Dodd-Frank Does Not Protect Internal WhistleblowersPosted: February 26, 2018
Last week the Supreme Court of the United States decided a case in favor of a company that fired a whistleblower who only reported their concerns about a potential fraud internally. The Dodd-Frank Act was built upon the Sarbanes-Oxley Act and required the SEC to set up a process for whistleblowers to report potential fraudulent activity to the SEC. It provided that the SEC will pay a portion of any fines or other monies recovered to the whistleblower. In addition, the Dodd-Frank Act had explicit language preventing whistleblowing targets from taking retaliatory measures against the whistleblower.
The Supreme Court ruled that the Dodd-Frank protections only apply if the whistleblower reports the potential fraud to the SEC. The legal protections against retaliation do not apply if the whistleblower only reported their concerns internally within the company. Many companies have internal policies against retaliation for reporting potential fraud, but the Dodd-Frank Act created an incentive to go to the SEC not just for the potential pay-off, but for the better legal protection afforded by the Act.
The Supreme Court decision should be a big concern for companies. The case makes it more likely a whistleblower will go around an internal reporting process and go straight to the SEC. The impact and repercussions of the fraud can be greater when an external regulator is doing the investigation rather than an internal party doing the work and then self-reporting to any regulators. It also puts potential whistleblowers in an even more dangerous position in trying to decide what to do.
The reality is that whistleblowers’ careers are often derailed even if no one overtly retaliates against the whistleblower. Opportunities for promotion just seem to disappear and often whistleblowers find the only way to keep their career moving is to change to a different employer. Even changing employers can be difficult if the word gets out in an industry or a geographic area about a “troublemaking” employee.

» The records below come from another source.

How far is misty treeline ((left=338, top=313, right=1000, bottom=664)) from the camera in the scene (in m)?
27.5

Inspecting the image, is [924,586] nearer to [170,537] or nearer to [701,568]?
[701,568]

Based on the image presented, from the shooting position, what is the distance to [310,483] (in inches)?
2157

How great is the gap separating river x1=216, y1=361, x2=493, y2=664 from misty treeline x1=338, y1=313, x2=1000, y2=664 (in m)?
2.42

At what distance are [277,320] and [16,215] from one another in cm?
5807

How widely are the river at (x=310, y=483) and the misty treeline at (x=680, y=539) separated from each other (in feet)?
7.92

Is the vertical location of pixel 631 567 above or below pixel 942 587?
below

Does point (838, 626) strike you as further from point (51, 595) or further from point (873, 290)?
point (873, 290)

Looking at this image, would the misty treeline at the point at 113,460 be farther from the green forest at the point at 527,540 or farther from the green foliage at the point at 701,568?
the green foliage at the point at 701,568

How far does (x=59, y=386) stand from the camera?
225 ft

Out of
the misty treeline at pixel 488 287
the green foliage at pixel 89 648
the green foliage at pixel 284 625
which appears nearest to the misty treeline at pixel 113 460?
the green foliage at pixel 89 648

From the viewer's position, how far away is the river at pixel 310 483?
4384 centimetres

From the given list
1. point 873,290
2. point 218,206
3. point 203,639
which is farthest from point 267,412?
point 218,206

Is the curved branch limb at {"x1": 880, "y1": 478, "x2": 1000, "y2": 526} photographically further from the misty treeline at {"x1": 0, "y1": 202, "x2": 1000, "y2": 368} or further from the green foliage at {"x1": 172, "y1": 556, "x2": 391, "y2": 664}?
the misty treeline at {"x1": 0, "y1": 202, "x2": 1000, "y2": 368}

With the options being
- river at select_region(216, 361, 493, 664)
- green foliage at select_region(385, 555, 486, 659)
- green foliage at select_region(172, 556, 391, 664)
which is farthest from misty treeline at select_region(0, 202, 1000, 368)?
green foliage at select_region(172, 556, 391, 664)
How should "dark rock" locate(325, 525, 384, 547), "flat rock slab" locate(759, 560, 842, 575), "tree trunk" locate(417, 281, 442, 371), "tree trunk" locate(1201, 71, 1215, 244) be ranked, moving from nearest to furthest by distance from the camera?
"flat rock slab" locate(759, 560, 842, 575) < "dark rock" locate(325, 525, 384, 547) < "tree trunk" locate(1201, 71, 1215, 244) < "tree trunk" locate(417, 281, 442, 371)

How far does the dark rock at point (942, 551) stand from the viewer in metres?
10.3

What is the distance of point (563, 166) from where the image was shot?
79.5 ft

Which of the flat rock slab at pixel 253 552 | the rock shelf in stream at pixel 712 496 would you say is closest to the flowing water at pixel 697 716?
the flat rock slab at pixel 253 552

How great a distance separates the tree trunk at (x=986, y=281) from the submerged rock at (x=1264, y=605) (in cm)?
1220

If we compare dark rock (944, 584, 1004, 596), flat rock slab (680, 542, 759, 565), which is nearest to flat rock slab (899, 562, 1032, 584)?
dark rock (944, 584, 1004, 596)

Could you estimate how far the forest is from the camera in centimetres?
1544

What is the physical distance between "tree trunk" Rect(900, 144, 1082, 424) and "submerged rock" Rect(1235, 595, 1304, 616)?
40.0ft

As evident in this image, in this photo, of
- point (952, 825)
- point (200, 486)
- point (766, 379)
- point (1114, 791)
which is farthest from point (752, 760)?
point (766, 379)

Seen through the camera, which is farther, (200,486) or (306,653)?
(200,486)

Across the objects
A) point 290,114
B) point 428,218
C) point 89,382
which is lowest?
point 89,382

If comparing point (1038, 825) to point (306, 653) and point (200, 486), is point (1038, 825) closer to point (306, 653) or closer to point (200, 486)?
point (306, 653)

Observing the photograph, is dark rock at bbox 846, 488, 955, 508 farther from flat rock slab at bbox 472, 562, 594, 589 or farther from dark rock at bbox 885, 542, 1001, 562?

The Supreme Court stated that the wording of the Act was unambiguous that protections only applied to those reporting information to the SEC. In a strange twist, companies might want to consider asking Congress to address this issue by creating a more stringent standard on the companies themselves in order to avoid the possibility that internal whistleblower programs will be made impotent by their lack of legal protection.